After machine learning, and first on my list of solutions to this challenge is API design. How can I enable a domain expert to pull out the meaningful questions that will be asked of data, and expose as simple API paths, allowing consumers to easily get at the answers to questions. I’m a big fan of this approach because I feel like the chance we will get right answers to questions will be greater, and the APIs will help consumers understand what questions they might want to be asking, even when they are not domain experts. This approach might be more labor intensive than the magic of machine learning, but I feel like it will produce much higher quality results, and better serve the objectives I have for making data available for querying. Plus, this is a lower impact solution, allowing more people to implement, who might not have the machine learning skills or resources at their disposal. API design using low-cost web technology, makes for very accessible solutions.

Whether you go the machine learning or artisanal domain expert API design route, there has to be a feedback loop in place to help improve the questions being asked, as well as the answers being given. If there is no feedback loop, the process will never be improved. This is what APIs excel at when you do them properly. The savvy API platform providers have established feedback loops for API consumers, and their users to correct answers when they are wrong, learn how to ask new types of questions, and improve upon the entire question and answer life cycle. I don’t care whether you are going the machine learning route, or the API design route, you have to have a feedback loop in place to make this work as expected. Otherwise it is a closed loop system, and unlikely to give the answers people are looking for.
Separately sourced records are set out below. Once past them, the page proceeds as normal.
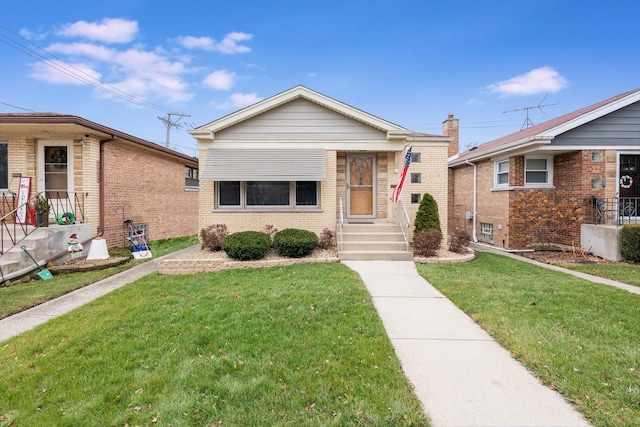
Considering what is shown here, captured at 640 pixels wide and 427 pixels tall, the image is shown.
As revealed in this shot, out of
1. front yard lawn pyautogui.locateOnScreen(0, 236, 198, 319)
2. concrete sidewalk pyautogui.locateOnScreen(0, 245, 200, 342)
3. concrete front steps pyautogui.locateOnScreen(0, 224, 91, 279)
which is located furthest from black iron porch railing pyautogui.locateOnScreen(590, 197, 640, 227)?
concrete front steps pyautogui.locateOnScreen(0, 224, 91, 279)

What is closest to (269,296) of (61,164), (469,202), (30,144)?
(61,164)

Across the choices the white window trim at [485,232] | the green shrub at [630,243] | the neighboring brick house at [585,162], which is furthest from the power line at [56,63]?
the green shrub at [630,243]

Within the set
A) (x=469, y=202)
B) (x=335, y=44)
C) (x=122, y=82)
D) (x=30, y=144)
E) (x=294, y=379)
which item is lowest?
(x=294, y=379)

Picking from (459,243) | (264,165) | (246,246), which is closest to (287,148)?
(264,165)

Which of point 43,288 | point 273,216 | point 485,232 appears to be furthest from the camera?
point 485,232

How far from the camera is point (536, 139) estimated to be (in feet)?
32.8

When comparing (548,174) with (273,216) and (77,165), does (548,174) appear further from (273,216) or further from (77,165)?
(77,165)

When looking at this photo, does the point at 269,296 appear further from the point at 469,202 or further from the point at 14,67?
the point at 14,67

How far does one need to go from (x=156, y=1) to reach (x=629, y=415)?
1707 centimetres

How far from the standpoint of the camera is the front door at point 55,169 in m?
10.0

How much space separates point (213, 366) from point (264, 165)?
287 inches

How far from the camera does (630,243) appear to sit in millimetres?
8664

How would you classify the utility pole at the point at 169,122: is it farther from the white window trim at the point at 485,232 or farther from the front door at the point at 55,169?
the white window trim at the point at 485,232

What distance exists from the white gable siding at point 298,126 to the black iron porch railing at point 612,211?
7.13 metres
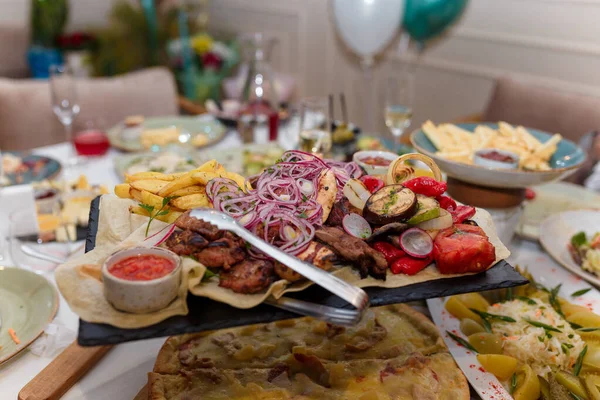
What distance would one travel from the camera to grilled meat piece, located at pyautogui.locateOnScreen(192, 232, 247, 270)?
1.06 meters

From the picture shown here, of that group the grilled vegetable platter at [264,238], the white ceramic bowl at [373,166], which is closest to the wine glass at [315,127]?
the white ceramic bowl at [373,166]

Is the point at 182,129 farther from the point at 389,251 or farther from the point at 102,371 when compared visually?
the point at 389,251

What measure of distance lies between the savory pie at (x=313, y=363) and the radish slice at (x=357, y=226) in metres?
0.33

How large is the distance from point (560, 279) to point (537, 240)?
8.4 inches

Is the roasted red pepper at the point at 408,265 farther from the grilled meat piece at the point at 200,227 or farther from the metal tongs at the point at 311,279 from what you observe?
the grilled meat piece at the point at 200,227

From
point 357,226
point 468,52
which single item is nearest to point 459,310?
point 357,226

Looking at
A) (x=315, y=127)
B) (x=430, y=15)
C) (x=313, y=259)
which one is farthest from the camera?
(x=430, y=15)

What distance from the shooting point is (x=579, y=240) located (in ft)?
5.81

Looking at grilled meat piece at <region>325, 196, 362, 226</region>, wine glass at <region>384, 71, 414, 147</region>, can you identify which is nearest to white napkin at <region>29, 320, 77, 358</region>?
grilled meat piece at <region>325, 196, 362, 226</region>

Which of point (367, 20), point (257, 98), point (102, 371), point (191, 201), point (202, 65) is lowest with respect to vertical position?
point (102, 371)

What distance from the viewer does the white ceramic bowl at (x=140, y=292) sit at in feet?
3.08

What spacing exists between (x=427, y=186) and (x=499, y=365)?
0.48 meters

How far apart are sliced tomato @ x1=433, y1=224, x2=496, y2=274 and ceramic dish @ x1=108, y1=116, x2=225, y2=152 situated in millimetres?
1797

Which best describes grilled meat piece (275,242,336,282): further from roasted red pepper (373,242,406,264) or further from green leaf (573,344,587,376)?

For now, I’m leaning heavily on the API design route to allow for my consumers to ask questions of the data I’m publishing as APIs. I’m convinced of my ability to ask some sensible questions of the data, and expose as simple URLs that anyone can query, and then evolve forward and improve upon as time passes. I just don’t have the time and resources to invest in the machine learning route at this point. As the leading machine learning platforms evolve, or as I generate more revenue to be able to invest in these solutions I may change my tune. However, for now I’ll just keep publishing data as simple web APIs, and crafting meaningful paths that allow people to ask questions of some of the data I’m coming across locked up in zip files, spreadsheets, and databases.